Count the lines in the entries below that contain the word "distance". Reply with the number alone.
** START Data provided **
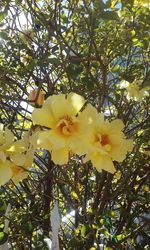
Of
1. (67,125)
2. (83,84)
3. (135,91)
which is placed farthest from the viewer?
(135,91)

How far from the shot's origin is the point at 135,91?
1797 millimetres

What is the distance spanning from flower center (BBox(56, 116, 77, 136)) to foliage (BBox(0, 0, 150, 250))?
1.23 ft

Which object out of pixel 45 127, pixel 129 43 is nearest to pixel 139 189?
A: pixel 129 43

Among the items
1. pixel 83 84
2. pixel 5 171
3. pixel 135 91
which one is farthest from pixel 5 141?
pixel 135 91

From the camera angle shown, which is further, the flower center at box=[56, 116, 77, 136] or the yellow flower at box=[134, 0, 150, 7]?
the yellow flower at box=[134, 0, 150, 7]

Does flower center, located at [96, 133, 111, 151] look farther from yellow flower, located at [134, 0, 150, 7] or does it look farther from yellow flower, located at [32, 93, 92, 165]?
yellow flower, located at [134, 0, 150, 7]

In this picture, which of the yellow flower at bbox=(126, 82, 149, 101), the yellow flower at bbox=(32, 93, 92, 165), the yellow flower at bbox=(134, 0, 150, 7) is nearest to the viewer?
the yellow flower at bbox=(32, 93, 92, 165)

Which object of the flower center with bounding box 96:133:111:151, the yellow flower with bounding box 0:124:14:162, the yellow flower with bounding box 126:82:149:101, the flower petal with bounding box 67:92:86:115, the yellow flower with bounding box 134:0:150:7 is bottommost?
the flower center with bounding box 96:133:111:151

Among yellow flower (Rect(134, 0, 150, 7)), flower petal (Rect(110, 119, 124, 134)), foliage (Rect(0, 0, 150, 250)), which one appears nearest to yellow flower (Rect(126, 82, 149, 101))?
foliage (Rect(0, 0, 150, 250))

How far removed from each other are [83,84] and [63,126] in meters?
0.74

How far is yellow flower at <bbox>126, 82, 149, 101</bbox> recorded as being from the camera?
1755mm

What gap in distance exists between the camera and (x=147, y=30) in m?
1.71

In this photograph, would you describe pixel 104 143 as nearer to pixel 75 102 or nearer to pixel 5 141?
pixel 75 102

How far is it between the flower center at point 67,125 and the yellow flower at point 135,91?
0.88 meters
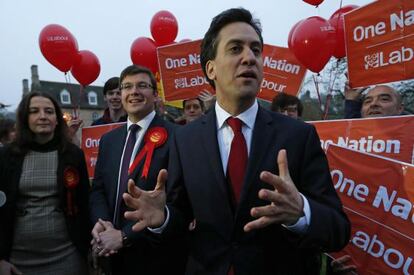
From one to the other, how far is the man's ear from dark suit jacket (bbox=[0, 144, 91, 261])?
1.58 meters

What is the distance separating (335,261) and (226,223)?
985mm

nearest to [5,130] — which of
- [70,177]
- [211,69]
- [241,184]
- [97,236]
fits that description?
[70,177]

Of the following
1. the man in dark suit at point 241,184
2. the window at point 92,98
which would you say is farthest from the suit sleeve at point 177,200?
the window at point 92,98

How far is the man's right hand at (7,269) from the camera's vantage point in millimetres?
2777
** END Data provided **
** START Data provided **
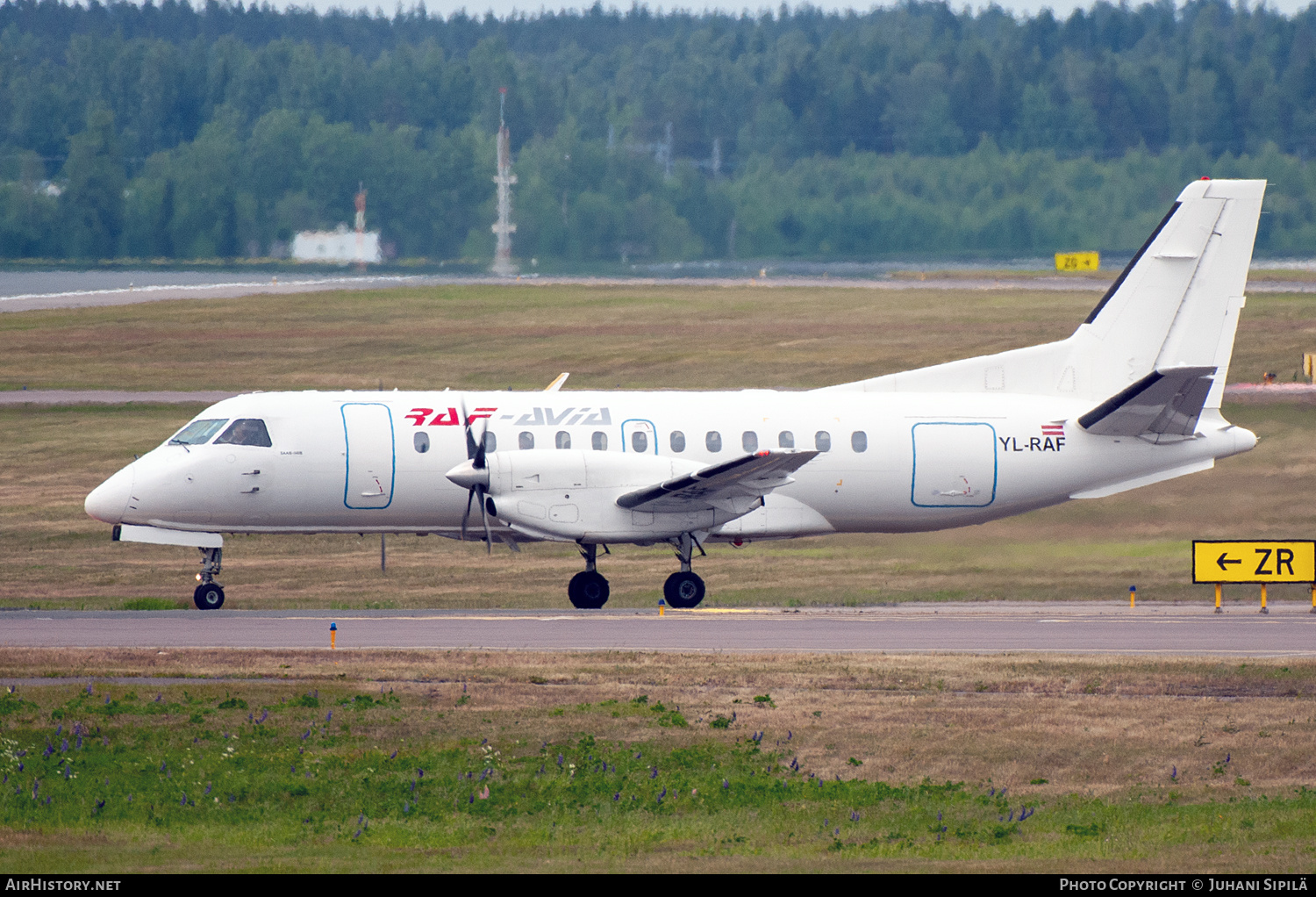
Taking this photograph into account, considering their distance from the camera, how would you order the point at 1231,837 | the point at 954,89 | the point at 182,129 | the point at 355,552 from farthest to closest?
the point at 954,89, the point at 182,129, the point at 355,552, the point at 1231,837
** END Data provided **
Written solution: 4